Data Aggregation

  • 8/5/2024

After completing this chapter, you will be able to:

  • Perform common statistical analysis on data such as counting totals, distinct counts, and the first and last time an event takes place

  • Group your data by common time delimitations such as week, day, or hour

  • Visualize your dataset in various graph types

We Are Dealing with a Lot of Data Here

In the previous chapter, we stressed how critical it is to filter down the initial starting data to your desired dataset. There were many ways to do this: by time, by specific values in a column, and by when a specific value was not present. Despite being able to filter down millions of records to a subset you want to look at, you’re often left with, well, a lot of data—too much to deal with manually.

For example, let’s say you work at a 45,000-user company based in Chicago. You have large offices in New York, Atlanta, and Seattle. You also have smaller offices in New Orleans and Denver and a few international offices in London, Paris, and Tokyo. A phishing message is sent to all your users. It’s a very good message, and many of them fall for it. Your leadership team wants to know how many fell for it and which offices are impacted the most. You filter based on that specific message in the last 14 days and your heart drops; it’s 12,139.

Reporting on that number to your leadership team isn’t good enough. They need to know which office was most affected because the New York office has much of the finance team, and quarterly earnings will be posted in 10 days. The Chicago office is the home to the main research and development team. The Paris office is closing a strategic deal with a partner. Knowing which users at these locations are possibly compromised is critical because some parts of the business could suffer more impact if those compromises are not remediated quickly. With 12,139 users affected, that’s far too many to sort into regions manually.

In an attempt to reduce the dataset, you apply another filter to those locations, and the number drops to 7,013. However, in the sign-in logs, you notice that the same user is shown three times because multiple sign-ins have occurred. How do you determine if the user or the threat actor did those sign-ins? You also still have too many users to determine which region was hit the hardest.

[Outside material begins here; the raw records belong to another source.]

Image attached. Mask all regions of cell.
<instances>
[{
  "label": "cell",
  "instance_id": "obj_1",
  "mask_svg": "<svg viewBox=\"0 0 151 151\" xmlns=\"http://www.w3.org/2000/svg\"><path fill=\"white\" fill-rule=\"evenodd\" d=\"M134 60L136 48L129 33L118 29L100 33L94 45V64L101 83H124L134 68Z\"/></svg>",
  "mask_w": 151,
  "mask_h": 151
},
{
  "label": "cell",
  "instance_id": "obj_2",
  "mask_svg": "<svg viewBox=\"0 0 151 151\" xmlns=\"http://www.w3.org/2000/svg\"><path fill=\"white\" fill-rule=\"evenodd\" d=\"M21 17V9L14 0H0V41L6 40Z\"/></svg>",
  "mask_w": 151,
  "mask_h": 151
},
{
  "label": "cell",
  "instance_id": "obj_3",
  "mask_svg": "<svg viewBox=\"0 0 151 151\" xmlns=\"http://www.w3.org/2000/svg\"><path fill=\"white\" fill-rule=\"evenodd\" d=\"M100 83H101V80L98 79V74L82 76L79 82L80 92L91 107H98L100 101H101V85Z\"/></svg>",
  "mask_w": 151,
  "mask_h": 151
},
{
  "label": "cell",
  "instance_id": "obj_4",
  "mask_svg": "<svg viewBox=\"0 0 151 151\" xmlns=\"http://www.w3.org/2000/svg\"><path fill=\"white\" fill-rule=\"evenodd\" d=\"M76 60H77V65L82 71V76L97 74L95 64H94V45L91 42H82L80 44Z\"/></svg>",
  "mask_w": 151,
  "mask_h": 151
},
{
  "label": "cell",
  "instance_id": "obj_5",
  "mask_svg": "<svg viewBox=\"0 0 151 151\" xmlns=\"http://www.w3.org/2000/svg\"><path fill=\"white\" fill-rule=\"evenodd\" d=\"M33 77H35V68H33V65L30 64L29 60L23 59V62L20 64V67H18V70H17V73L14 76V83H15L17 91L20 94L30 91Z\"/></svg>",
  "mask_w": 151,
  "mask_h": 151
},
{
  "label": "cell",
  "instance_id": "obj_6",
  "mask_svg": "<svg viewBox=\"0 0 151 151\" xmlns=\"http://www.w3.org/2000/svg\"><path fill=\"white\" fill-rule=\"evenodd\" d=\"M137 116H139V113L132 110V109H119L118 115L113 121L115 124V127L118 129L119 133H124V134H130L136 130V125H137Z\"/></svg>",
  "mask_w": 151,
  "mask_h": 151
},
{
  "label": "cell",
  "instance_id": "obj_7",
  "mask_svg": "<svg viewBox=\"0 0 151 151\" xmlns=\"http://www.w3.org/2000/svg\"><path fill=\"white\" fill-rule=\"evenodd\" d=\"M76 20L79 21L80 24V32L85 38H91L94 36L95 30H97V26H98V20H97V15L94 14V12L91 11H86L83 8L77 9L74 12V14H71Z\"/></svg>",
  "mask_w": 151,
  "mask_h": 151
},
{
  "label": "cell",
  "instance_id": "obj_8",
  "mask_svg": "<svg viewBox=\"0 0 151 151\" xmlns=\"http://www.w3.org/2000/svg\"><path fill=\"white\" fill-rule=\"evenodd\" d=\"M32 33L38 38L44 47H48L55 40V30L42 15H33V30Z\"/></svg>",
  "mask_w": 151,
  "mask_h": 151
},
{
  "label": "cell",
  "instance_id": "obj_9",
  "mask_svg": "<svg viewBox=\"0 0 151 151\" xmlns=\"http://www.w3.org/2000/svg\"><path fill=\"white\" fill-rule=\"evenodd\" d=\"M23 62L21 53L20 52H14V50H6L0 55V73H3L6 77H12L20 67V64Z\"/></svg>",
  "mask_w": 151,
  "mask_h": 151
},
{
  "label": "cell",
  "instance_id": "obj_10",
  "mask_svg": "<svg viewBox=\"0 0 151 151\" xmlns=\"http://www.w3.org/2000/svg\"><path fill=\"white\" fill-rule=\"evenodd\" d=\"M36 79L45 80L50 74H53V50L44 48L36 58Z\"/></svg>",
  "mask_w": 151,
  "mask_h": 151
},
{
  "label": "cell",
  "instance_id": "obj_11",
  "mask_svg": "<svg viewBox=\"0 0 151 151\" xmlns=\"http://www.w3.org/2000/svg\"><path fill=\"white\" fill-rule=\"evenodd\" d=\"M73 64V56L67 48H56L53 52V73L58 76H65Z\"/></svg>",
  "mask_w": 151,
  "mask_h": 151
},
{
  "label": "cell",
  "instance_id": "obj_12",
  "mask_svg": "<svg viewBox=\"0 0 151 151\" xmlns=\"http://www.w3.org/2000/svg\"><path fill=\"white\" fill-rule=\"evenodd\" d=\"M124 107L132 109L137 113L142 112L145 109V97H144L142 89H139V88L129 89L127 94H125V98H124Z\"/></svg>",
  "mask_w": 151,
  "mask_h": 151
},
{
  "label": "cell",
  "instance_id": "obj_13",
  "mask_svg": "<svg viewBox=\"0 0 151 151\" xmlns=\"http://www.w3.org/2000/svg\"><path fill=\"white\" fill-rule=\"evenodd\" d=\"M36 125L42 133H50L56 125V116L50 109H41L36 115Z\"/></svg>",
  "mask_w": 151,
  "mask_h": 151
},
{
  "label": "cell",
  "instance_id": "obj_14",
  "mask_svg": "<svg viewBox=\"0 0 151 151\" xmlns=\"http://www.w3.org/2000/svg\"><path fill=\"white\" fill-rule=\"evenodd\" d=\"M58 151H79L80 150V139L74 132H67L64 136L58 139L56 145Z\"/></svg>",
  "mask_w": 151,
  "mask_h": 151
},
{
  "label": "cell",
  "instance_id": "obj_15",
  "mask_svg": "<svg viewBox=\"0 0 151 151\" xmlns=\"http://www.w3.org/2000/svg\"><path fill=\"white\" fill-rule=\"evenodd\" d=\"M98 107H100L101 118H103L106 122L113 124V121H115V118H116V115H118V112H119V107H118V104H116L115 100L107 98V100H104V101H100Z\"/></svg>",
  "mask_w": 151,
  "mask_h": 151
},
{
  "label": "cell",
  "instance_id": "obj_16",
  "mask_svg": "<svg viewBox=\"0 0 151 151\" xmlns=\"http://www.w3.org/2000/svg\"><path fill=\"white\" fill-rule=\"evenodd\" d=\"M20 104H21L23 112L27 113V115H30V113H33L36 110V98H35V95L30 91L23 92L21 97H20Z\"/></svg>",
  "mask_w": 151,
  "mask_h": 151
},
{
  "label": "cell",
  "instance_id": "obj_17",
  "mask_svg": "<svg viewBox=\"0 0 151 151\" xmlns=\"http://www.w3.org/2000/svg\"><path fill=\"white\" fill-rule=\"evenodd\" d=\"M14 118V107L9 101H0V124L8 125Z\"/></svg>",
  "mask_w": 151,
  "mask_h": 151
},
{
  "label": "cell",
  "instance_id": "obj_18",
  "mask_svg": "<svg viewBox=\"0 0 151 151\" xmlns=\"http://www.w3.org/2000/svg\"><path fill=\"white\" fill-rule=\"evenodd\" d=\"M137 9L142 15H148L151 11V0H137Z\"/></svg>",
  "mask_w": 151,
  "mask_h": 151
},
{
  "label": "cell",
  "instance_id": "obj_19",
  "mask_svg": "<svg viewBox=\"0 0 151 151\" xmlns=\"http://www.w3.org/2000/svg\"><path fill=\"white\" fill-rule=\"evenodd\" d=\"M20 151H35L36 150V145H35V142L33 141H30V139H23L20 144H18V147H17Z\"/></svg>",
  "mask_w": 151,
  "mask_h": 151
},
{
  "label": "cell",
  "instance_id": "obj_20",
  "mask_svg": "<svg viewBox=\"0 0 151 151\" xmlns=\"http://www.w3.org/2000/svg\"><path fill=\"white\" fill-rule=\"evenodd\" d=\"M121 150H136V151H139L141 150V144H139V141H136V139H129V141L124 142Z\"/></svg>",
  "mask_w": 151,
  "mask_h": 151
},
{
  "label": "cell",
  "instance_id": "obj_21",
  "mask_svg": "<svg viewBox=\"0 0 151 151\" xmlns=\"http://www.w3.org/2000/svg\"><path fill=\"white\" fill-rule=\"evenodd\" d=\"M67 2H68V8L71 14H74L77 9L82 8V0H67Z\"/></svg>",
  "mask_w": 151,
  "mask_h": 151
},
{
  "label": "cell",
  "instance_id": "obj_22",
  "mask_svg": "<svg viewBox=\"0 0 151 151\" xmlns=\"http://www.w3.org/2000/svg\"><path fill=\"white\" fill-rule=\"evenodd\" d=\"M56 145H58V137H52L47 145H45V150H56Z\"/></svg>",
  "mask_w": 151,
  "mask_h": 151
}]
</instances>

Your leadership team needs to give a status update to the company’s senior leadership team. You have a few choices. First, you can just scroll down the list, trying to get a rough estimate based on what users you recognize. That is no way to make a critical and strategic decision. You can try exporting this data to another tool like Excel, where you can do additional deduplication filtering, but some data types don’t export cleanly, so many of your tools won’t work. So, to fully use the data export, more work must be done on those 7,013 records.

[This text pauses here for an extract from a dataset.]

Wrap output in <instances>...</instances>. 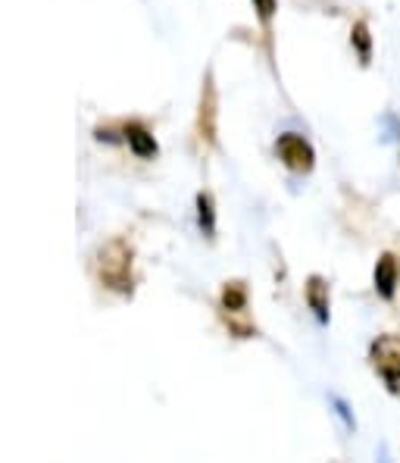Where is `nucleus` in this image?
<instances>
[{"label": "nucleus", "mask_w": 400, "mask_h": 463, "mask_svg": "<svg viewBox=\"0 0 400 463\" xmlns=\"http://www.w3.org/2000/svg\"><path fill=\"white\" fill-rule=\"evenodd\" d=\"M98 276L107 288L113 291H132V248H128L122 238L110 241L98 254Z\"/></svg>", "instance_id": "obj_1"}, {"label": "nucleus", "mask_w": 400, "mask_h": 463, "mask_svg": "<svg viewBox=\"0 0 400 463\" xmlns=\"http://www.w3.org/2000/svg\"><path fill=\"white\" fill-rule=\"evenodd\" d=\"M275 154L291 173H313L316 166V151L303 135L297 132H282L279 141H275Z\"/></svg>", "instance_id": "obj_2"}, {"label": "nucleus", "mask_w": 400, "mask_h": 463, "mask_svg": "<svg viewBox=\"0 0 400 463\" xmlns=\"http://www.w3.org/2000/svg\"><path fill=\"white\" fill-rule=\"evenodd\" d=\"M372 285H376V295L391 301L397 295L400 285V260L395 254H382L376 260V272H372Z\"/></svg>", "instance_id": "obj_3"}, {"label": "nucleus", "mask_w": 400, "mask_h": 463, "mask_svg": "<svg viewBox=\"0 0 400 463\" xmlns=\"http://www.w3.org/2000/svg\"><path fill=\"white\" fill-rule=\"evenodd\" d=\"M303 295H307V304L310 310L316 313L320 323H329V282L322 276H310L307 285H303Z\"/></svg>", "instance_id": "obj_4"}, {"label": "nucleus", "mask_w": 400, "mask_h": 463, "mask_svg": "<svg viewBox=\"0 0 400 463\" xmlns=\"http://www.w3.org/2000/svg\"><path fill=\"white\" fill-rule=\"evenodd\" d=\"M126 141H128V147H132V154L141 156V160H147V156L157 154V138H153L144 126H138V122L126 126Z\"/></svg>", "instance_id": "obj_5"}, {"label": "nucleus", "mask_w": 400, "mask_h": 463, "mask_svg": "<svg viewBox=\"0 0 400 463\" xmlns=\"http://www.w3.org/2000/svg\"><path fill=\"white\" fill-rule=\"evenodd\" d=\"M216 91H213V76H207V88H203L200 100V138L213 141L216 138Z\"/></svg>", "instance_id": "obj_6"}, {"label": "nucleus", "mask_w": 400, "mask_h": 463, "mask_svg": "<svg viewBox=\"0 0 400 463\" xmlns=\"http://www.w3.org/2000/svg\"><path fill=\"white\" fill-rule=\"evenodd\" d=\"M198 222H200V232L207 238L216 235V207H213V194H198Z\"/></svg>", "instance_id": "obj_7"}, {"label": "nucleus", "mask_w": 400, "mask_h": 463, "mask_svg": "<svg viewBox=\"0 0 400 463\" xmlns=\"http://www.w3.org/2000/svg\"><path fill=\"white\" fill-rule=\"evenodd\" d=\"M376 370L378 376L385 379L391 394H400V357H378L376 360Z\"/></svg>", "instance_id": "obj_8"}, {"label": "nucleus", "mask_w": 400, "mask_h": 463, "mask_svg": "<svg viewBox=\"0 0 400 463\" xmlns=\"http://www.w3.org/2000/svg\"><path fill=\"white\" fill-rule=\"evenodd\" d=\"M222 307L228 313H244L247 310V288L244 282H228L226 291H222Z\"/></svg>", "instance_id": "obj_9"}, {"label": "nucleus", "mask_w": 400, "mask_h": 463, "mask_svg": "<svg viewBox=\"0 0 400 463\" xmlns=\"http://www.w3.org/2000/svg\"><path fill=\"white\" fill-rule=\"evenodd\" d=\"M350 44L357 47V53H360V63L366 66L372 60V35H369V25L366 23H357L354 32H350Z\"/></svg>", "instance_id": "obj_10"}, {"label": "nucleus", "mask_w": 400, "mask_h": 463, "mask_svg": "<svg viewBox=\"0 0 400 463\" xmlns=\"http://www.w3.org/2000/svg\"><path fill=\"white\" fill-rule=\"evenodd\" d=\"M331 407H335V413L344 420V426H348V429H354V426H357V420H354V413H350L348 401H341V398H331Z\"/></svg>", "instance_id": "obj_11"}, {"label": "nucleus", "mask_w": 400, "mask_h": 463, "mask_svg": "<svg viewBox=\"0 0 400 463\" xmlns=\"http://www.w3.org/2000/svg\"><path fill=\"white\" fill-rule=\"evenodd\" d=\"M254 6H256V13H260L263 23H269V19H273V13H275V0H254Z\"/></svg>", "instance_id": "obj_12"}]
</instances>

Or you can use another strength of KQL, data aggregation. In this chapter, we will show you how to answer these questions quickly and include much more information, such as the first and last time this was witnessed. You will turn your dataset into insights and actions. You can also convert them into one of the things managers love most: pretty charts. Many of the functions discussed in this chapter will be used as building blocks to answer questions like those in our scenario and many more!